(Source records)
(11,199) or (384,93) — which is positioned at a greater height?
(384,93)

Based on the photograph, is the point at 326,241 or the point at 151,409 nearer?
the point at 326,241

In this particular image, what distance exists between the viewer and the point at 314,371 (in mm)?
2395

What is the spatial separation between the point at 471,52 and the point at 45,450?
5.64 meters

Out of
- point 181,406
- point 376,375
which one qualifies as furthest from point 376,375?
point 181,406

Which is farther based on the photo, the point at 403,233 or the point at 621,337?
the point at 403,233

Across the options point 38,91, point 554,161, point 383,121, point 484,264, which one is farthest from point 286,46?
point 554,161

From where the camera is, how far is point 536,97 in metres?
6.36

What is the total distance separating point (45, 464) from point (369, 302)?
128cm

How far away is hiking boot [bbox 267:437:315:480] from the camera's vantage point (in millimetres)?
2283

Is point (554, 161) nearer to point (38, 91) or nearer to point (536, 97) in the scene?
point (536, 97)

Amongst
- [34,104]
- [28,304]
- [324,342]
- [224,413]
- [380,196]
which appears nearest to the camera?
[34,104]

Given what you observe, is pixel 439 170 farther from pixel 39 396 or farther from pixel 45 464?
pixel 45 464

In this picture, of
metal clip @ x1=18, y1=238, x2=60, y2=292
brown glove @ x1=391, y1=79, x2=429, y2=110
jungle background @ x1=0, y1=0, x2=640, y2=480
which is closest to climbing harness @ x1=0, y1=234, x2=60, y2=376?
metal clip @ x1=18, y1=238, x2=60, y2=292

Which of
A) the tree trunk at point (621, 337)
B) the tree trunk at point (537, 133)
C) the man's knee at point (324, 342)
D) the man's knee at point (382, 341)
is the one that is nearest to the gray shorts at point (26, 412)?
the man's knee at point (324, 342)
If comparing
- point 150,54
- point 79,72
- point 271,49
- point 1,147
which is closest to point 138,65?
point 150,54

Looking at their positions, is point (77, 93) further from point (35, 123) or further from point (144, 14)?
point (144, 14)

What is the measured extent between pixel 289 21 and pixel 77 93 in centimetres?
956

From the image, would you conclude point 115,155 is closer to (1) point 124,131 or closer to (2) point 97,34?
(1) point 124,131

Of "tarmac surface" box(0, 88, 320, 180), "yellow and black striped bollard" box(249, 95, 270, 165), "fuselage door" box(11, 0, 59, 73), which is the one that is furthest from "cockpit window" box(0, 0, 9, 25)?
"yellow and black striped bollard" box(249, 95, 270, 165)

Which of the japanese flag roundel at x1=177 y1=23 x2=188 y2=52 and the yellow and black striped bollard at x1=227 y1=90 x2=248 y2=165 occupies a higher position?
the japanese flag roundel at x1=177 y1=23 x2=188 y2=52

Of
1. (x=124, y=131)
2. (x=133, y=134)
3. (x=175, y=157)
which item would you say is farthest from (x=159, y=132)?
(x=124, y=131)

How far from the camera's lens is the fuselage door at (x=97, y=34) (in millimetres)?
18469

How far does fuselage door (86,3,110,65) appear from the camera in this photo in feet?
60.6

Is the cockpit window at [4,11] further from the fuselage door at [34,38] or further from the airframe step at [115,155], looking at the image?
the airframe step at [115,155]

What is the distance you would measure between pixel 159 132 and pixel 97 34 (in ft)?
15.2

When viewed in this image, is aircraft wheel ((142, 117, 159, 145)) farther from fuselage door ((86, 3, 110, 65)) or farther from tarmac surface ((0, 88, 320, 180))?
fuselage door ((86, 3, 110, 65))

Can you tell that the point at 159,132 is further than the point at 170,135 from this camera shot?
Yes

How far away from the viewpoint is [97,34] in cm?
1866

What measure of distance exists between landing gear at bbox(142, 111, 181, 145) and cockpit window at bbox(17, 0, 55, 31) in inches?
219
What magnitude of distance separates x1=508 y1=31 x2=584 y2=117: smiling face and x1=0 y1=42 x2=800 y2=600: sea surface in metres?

— Do this —
Repeat word for word the lines from the start of the entries through the line containing "5.64 meters", including that line.

— Exercise result —
(11,199) or (384,93) — which is positioned at a greater height?
(384,93)

Based on the photograph, is the point at 326,241 or the point at 151,409 nearer?
the point at 326,241

In this particular image, what distance exists between the viewer and the point at 314,371 (in mm)?
2395

What is the spatial separation between the point at 471,52 and the point at 45,450?
5.64 meters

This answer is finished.